Reign delay in Seattle

City's long wait for 2nd pro title would end with Seahawks win

Super Bowl XL

January 31, 2006|By CHILDS WALKER | CHILDS WALKER,SUN REPORTER

Seattle is among 20 U.S. cities with at least three major sports franchises. And one of those will play in the Super Bowl on Sunday. So it must be a great place to be a fan, right?

Well, the Seahawks, SuperSonics and Mariners have combined to play 97 seasons. Of those, exactly one, the 1978-79 NBA campaign, ended with a championship.

In the "winning is the only thing" culture of pro sports, that futility is nearly unmatched.

Sure, fans in Philadelphia think they've faced a dry season since the 76ers won the NBA title in 1983. But the Phillies won only three years before that and the Flyers won in 1974 and 1975 ... and Wilt Chamberlain led the 1966-67 Sixers to 68 wins and a title ... and the old Philadelphia Athletics had some of the best teams in baseball history. So they haven't had it that bad.

Phoenix's four teams share a single title (2001 Diamondbacks), but the city has endured only 71 seasons of pro sports. Give it time.

Cleveland? It has gone without a title for longer, but the old Browns were among the dominant franchises in pro football history, and the Indians chipped in a championship in 1948.

Only Atlanta, with four major teams, 130 combined seasons and one championship (1995 Braves) can compete.

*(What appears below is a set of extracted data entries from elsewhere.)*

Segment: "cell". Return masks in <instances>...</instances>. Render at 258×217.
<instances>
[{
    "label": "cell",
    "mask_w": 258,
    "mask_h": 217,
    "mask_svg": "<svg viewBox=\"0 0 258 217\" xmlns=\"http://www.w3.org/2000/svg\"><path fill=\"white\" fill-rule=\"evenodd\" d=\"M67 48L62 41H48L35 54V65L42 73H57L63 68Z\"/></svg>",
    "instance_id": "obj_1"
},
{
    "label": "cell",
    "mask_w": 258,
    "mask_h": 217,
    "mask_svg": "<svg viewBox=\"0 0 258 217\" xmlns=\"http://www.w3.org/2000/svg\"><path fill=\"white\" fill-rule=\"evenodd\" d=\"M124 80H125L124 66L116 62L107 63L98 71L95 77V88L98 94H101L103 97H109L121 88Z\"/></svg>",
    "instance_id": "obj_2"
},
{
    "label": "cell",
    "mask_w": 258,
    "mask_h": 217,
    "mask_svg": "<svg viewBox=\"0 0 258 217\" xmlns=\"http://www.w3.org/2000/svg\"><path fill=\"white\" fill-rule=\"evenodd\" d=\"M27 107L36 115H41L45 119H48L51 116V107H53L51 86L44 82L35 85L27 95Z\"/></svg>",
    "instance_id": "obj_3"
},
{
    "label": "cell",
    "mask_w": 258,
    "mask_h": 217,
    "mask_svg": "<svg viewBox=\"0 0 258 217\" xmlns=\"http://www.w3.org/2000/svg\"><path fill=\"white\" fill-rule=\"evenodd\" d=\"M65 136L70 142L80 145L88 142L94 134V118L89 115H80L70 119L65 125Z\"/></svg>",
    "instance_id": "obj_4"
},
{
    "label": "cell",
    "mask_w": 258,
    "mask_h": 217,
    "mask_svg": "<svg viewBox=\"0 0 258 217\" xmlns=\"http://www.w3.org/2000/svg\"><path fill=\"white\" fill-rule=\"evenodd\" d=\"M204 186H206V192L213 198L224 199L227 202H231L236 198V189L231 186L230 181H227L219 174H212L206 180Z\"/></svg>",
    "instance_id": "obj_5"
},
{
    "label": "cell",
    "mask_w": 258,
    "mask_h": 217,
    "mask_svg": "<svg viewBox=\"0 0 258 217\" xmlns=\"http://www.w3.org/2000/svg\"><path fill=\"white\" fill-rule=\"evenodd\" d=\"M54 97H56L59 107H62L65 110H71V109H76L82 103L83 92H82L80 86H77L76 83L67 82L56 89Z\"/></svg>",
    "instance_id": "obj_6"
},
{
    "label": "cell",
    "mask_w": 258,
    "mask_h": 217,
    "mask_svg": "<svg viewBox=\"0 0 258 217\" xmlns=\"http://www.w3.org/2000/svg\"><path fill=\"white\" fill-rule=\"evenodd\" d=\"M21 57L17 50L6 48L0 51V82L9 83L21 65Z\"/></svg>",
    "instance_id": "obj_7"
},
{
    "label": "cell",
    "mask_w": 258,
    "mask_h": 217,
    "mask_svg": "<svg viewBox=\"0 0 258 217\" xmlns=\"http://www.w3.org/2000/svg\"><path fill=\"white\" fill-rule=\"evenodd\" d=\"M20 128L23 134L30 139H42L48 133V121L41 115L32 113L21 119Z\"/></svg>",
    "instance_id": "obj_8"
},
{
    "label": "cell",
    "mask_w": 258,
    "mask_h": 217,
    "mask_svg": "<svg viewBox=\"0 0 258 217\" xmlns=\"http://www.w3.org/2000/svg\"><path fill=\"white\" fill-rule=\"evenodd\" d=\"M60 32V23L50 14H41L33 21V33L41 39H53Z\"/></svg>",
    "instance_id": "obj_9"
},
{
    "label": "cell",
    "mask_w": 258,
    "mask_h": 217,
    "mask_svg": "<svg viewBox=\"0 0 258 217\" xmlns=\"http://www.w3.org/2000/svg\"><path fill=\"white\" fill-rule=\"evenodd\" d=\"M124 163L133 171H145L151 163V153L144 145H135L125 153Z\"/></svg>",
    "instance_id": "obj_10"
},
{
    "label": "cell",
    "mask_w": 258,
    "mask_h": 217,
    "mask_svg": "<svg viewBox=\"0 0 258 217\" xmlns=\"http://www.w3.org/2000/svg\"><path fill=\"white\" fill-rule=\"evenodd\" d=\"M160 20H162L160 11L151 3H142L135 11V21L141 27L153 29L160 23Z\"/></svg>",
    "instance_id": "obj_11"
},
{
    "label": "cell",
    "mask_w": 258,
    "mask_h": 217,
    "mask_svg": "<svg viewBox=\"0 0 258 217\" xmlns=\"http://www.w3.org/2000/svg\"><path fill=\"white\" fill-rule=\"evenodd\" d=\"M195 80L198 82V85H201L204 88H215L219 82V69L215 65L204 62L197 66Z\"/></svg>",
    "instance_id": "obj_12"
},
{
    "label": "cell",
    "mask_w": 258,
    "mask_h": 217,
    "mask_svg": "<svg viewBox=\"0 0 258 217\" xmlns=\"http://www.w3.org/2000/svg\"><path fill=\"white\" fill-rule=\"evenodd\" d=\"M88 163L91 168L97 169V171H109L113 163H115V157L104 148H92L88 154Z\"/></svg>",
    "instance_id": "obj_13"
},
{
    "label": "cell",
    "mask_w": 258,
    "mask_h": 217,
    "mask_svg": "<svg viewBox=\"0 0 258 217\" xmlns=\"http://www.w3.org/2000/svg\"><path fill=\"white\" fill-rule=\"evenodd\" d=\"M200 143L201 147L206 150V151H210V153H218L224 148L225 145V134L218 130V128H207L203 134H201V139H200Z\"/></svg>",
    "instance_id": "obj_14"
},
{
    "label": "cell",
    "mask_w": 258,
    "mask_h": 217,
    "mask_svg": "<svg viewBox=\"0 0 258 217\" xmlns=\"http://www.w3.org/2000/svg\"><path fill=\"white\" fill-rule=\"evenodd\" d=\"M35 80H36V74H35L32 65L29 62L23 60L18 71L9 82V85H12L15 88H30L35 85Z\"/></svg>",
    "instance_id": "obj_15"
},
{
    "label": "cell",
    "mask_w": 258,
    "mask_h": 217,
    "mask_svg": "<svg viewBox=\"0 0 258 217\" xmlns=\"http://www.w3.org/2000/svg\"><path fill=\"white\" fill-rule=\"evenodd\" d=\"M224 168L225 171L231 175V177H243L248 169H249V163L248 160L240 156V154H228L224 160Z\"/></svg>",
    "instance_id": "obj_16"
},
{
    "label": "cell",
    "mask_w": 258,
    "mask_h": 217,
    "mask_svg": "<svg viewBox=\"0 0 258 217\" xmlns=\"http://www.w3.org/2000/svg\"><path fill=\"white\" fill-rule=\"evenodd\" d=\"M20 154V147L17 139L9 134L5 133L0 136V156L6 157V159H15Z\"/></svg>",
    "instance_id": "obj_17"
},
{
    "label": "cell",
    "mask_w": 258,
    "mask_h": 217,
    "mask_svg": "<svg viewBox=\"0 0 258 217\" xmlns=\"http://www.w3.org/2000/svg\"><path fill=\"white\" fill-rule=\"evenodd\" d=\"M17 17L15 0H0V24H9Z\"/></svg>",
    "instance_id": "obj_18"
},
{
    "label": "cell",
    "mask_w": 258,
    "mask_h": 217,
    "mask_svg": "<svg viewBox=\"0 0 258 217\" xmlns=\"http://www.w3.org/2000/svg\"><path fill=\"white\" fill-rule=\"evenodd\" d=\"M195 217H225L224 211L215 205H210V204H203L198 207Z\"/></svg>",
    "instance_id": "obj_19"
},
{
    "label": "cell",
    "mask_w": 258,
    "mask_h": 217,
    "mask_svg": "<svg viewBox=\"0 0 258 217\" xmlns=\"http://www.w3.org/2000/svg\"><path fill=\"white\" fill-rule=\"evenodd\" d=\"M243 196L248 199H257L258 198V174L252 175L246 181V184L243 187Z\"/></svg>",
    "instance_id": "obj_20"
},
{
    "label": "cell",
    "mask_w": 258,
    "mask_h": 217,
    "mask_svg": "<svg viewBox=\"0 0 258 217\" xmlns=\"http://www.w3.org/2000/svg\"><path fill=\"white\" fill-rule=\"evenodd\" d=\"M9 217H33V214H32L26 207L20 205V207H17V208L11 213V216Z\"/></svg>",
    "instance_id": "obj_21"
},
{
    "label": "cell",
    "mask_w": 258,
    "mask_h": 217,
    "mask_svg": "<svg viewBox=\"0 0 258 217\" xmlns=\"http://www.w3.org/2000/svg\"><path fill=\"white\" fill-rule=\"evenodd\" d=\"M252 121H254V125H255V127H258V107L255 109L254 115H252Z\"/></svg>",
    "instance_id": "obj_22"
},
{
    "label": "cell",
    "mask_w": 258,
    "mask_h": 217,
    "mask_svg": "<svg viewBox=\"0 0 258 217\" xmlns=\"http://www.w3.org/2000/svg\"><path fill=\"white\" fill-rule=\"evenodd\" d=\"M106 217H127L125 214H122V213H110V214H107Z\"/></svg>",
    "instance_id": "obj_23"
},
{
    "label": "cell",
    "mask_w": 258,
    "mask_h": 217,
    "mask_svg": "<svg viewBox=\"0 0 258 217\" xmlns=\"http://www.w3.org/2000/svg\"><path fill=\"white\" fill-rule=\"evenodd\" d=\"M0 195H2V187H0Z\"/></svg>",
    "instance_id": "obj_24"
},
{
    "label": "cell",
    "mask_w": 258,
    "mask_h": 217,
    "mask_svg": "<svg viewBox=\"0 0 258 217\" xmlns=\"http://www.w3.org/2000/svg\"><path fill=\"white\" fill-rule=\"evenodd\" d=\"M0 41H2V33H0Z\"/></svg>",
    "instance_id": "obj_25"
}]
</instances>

"It hasn't been totally bleak," Seattle columnist Art Thiel said of his town's sporting history. "There have been a lot of quality sports personalities and some big games, but it hasn't often cracked that threshold where we've been in the national spotlight at a big event."

Seattle fans don't have much of a reputation one way or another. Philadelphia has its seething hunger for a title, Boston has its poetic mood swings, the South has its religious devotion to football.

But Seattle? The city is best known for other things - independent rock, rain, Microsoft and of course, coffee. For many residents, sports are interactive. They'd plunge a kayak into Puget Sound or hike into the mountains before plopping on a couch to watch the Seahawks.

French philosopher Bernard-Henri Levy, reprising Alexis de Tocqueville's famed tour of America, decided Seattle was our finest city.

"I loved Seattle's delicate, sun-speckled docks," he rhapsodized in The Atlantic last year. "Its pulsing, heterogenous marketplace, where highly specialized bookstores, shops selling collectible posters, myriad bars, are all wedged between two shimmering fish markets."

Levy made no mention of Matt Hasselbeck or Ray Allen.

So with its high literacy rate, beautiful scenery and sparkling public facilities, perhaps Seattle is too well-adjusted to be a crazed sports town.

Thiel has chronicled sports for the Seattle Post-Intelligencer for more than two decades. As excited as fans are, he said, a Seahawks win Sunday would not produce the kind of absolution Boston felt when the Red Sox won in 2004.

"It's fun, it's exciting ... it's wonderful," he said of the Super Bowl. "But will the result somehow mean Seattle is bad or good? No."

Like Atlanta, Seattle is packed with young professionals transplanted from somewhere else. It's not like Baltimore, where grandfathers talk of Johnny Unitas' handoff to Alan Ameche in 1958 and fathers tell their sons about Brooks Robinson stabbing liners in the 1970 World Series.

"There is a growing passion for it, but it doesn't go back five generations," Thiel said. "I believe that sports becomes part of the local culture when families talk about it after dinner. Seattle is really at the end of its first generation of sports fans and in the beginning of its second."

Seattle fans are devoted enough. The Mariners have drawn consistently well since Safeco Field opened in 1999. Seahawks crowds produced a din as great as those in Denver and Indianapolis in this season's playoffs.

Among diehards, the yearning for a title is as strong as in any city, said David Israel, president of a 1,000-member Seahawks fan club.

"I think there's been a desperation since Day One," he said.

No golden era

Sports history in Seattle isn't the same as in East Coast cities. The town had no pro team until the Sonics arrived in 1967 and didn't have all three until 1977. So it has no golden era to look back on.

The city's first stab at baseball, the Seattle Pilots, lasted but one season - a 64-98 debacle in 1969 in which the team drew 8,000 fans a game. The franchise then fled to Milwaukee to become the Brewers. Jim Bouton spent that 1969 Pilots season keeping a diary for the book Ball Four.

Consider this Aug. 19 dispatch: "The attendance at the Baltimore games was respectable, but we're back to not drawing much for the Tigers. It is decided in the bullpen that the people who came to see us play the Orioles are the same kind who went to see the lions eat the Christians."

The Sonics of the late '70s gave the city its most fruitful run. The 1978-79 championship team didn't have a glamour star but had four excellent players in guard Dennis Johnson, long-range shooter "Downtown" Freddie Brown, leading scorer Gus Williams and center Jack Sikma.